The Paradise papers, seen by the BBC, show that Apple chose Jersey, a UK Crown dependency that makes its own tax laws and has a 0 per cent corporate tax rate for foreign companies.

The documents show Apple’s two key Irish subsidiaries, Apple Operations International (AOI), believed to hold most of Apple’s massive $252bn (£191bn) overseas cash hoard, and Apple Sales International (ASI), were managed in Jersey from the start of 2015 until early 2016 – enabling Apple to continue avoiding billions in tax around the world.

Apple’s 2017 accounts showed they made $44.7bn (£33.9bn) outside the US and paid just $1.65bn (£1.25bn) in taxes to foreign governments, a rate of around 3.7 per cent – less than a sixth of the average rate of corporation tax in the world.

The Jersey connection has been revealed after Apple’s legal advisers, in March 2014, sent a questionnaire to Appleby, a leading offshore finance law firm and source of much of the Paradise Papers leak.

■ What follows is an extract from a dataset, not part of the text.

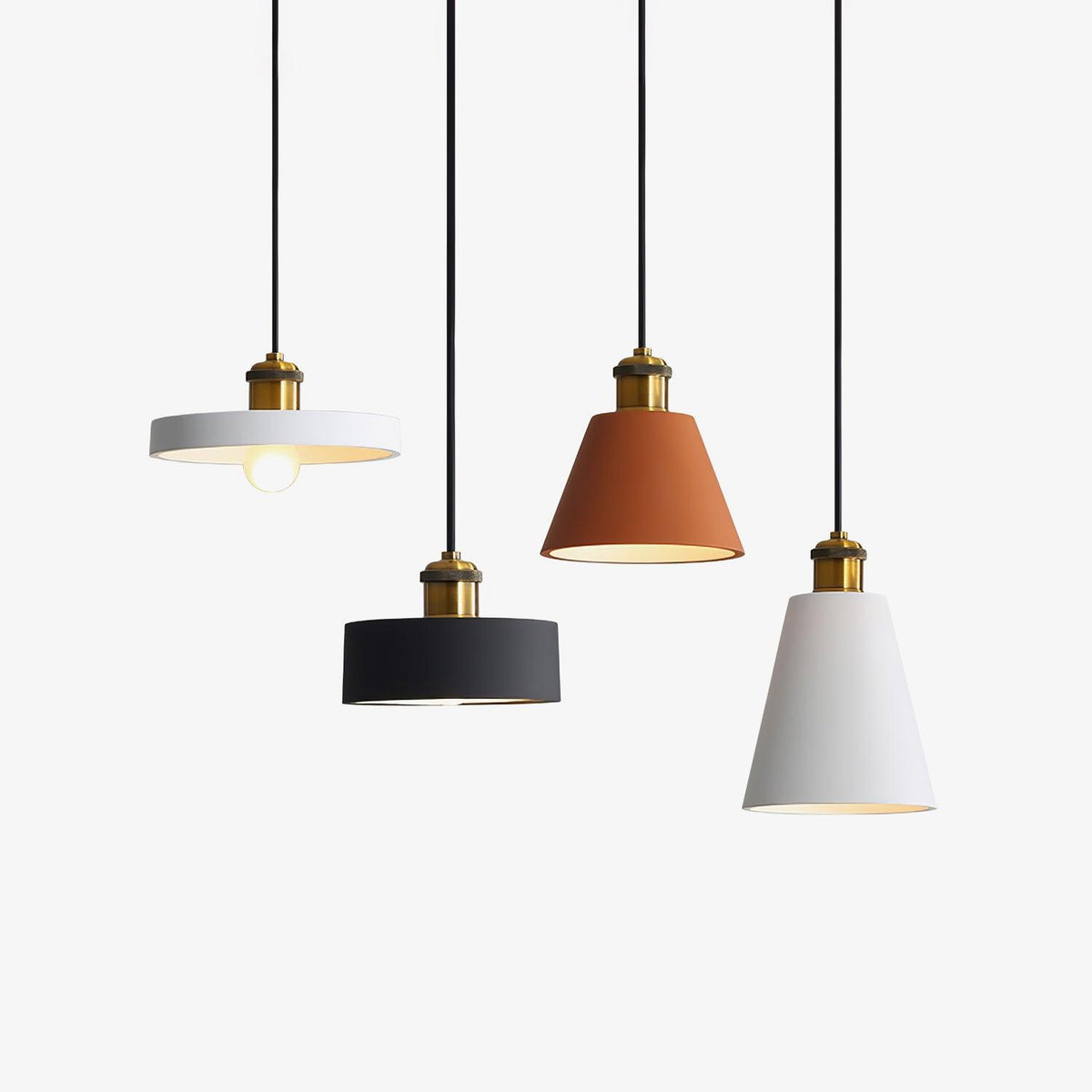 Trio Industriële hanglamp van hars
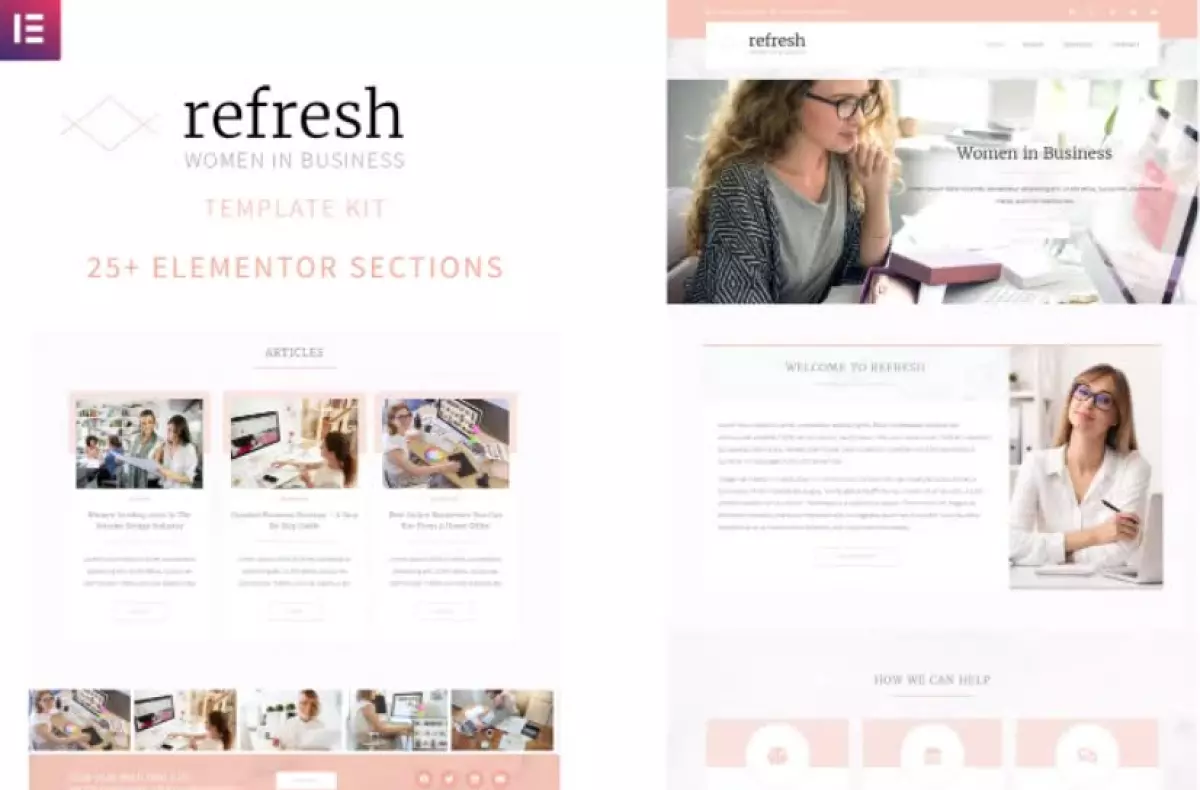 Refresh - Women in Business Elementor Template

It asked what benefits different offshore jurisdictions – the British Virgin Islands, Bermuda, the Cayman Islands, Mauritius, the Isle of Man, Jersey and Guernsey – could offer Apple.

The document asked key questions such as was it possible to “obtain an official assurance of tax exemption” and could it be confirmed that an Irish company might “conduct management activities … Without being subject to taxation in your jurisdiction”.

Leaked emails also make it clear that Apple wanted to keep the move secret and for it “only to be discussed among personnel who need to know”.

The 13.4 million documents were obtained by the German daily Süddeutsche Zeitung and shared with other international media organisations.

Apple has responded to the reports, saying the company “pays every dollar it owes in every country around the world”.

In a lengthy statement, the firm reposted parts of a statement it had put out in response to a New York Times story on the company's tax arrangements last month. It said: “We’re proud of the economic contributions we make to the countries and communities where we do business.”

“The debate over Apple’s taxes is not about how much we owe but where we owe it. As the largest taxpayer in the world we’ve paid over $35 billion in corporate income taxes over the past three years, plus billions of dollars more in property tax, payroll tax, sales tax and VAT. We believe every company has a responsibility to pay the taxes they owe and we’re proud of the economic contributions we make to the countries and communities where we do business.

“Under the current international tax system, profits are taxed based on where the value is created. The taxes Apple pays to countries around the world are based on that principle. The vast majority of the value in our products is indisputably created in the United States — where we do our design, development, engineering work and much more — so the majority of our taxes are owed to the US.”